Source excerpt:

Appendix. The Cultivation of Courtesy
IN the New Church we are well aware that an empty mask of politeness is worth nothing. But the need of Courtesy is perennial. It is the ultimate form of all charity. Not that the value of our fellows should be measured by such externals as are commonly called "good manners" or "social graces". Recently--and for the first time--I examined various books on Manners and Etiquette. If you want a humiliating, depressing experience, read a book on "Etiquette". It made me feel very badly, and I gave up all thought of addressing you or anybody on the subject of Courtesy. But after some reflection I changed my mind, and decided that we all lived in such frail glass houses that nobody else was likely to start throwing stones, anyway. And so here I am, in the middle of a difficult subject!
My childhood was spent in a country where social traditions had created an inescapable but meaningless routine of external courtesies against which both common sense and sincerity had equally to rebel. Life's every detail seemed to be predestined from birth to death by set demands of social customs. Later, my pastoral activities brought me into another country where children and young people were taught the gentle art of self-restraint, to be exercised at all times, but especially in the presence of their elders. It was a very delightful experience. There was an absolute understanding that age commanded respect, and that children were only of potential importance. The young were taught, by precept and example, that "self-expression" was proper only after one had something of value to express. And having been brought up in that tradition, the children seemed to be as happy and free there as anywhere else.

Stated exercise A: Copy the records word for word, from the line with "Is point (383, 231)" through the end of the records.

Material:
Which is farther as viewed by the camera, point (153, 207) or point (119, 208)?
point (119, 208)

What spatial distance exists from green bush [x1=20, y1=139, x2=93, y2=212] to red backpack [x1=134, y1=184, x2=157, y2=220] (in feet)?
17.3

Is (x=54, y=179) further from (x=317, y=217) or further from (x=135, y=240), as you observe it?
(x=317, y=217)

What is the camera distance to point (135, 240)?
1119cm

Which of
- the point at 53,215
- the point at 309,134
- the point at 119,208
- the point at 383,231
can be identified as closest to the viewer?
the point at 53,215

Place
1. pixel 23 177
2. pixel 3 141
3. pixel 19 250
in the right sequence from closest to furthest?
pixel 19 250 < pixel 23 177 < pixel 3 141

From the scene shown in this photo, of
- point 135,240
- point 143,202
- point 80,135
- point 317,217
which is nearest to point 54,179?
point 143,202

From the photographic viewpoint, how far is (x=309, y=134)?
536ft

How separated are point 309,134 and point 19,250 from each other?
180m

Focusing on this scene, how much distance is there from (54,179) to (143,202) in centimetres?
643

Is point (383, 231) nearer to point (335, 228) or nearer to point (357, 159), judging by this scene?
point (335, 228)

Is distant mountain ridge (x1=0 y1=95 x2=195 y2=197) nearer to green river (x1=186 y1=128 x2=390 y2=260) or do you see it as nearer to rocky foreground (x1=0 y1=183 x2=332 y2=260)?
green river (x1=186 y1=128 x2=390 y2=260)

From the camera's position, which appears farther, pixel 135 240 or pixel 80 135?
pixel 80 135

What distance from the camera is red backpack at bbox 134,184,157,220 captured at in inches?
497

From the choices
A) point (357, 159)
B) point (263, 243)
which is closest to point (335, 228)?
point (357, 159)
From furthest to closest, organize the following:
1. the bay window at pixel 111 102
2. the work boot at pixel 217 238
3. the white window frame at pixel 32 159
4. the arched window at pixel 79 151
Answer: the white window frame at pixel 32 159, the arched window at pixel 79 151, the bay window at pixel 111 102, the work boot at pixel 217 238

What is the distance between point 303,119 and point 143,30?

Stated exercise B: In the appendix on courtesy, when were the young people in the second country taught that self-expression was proper?

Worked answer A:
Is point (383, 231) nearer to point (335, 228) or nearer to point (357, 159), judging by this scene?
point (335, 228)

Is distant mountain ridge (x1=0 y1=95 x2=195 y2=197) nearer to green river (x1=186 y1=128 x2=390 y2=260) or do you see it as nearer to rocky foreground (x1=0 y1=183 x2=332 y2=260)?
green river (x1=186 y1=128 x2=390 y2=260)

From the camera's position, which appears farther, pixel 135 240 or pixel 80 135?
pixel 80 135

What distance from the camera is red backpack at bbox 134,184,157,220 captured at in inches?
497

From the choices
A) point (357, 159)
B) point (263, 243)
which is closest to point (335, 228)?
point (357, 159)
From furthest to closest, organize the following:
1. the bay window at pixel 111 102
2. the work boot at pixel 217 238
3. the white window frame at pixel 32 159
4. the arched window at pixel 79 151
Answer: the white window frame at pixel 32 159, the arched window at pixel 79 151, the bay window at pixel 111 102, the work boot at pixel 217 238

What is the distance between point 303,119 and point 143,30?

Worked answer B: Only after one had something of value to express.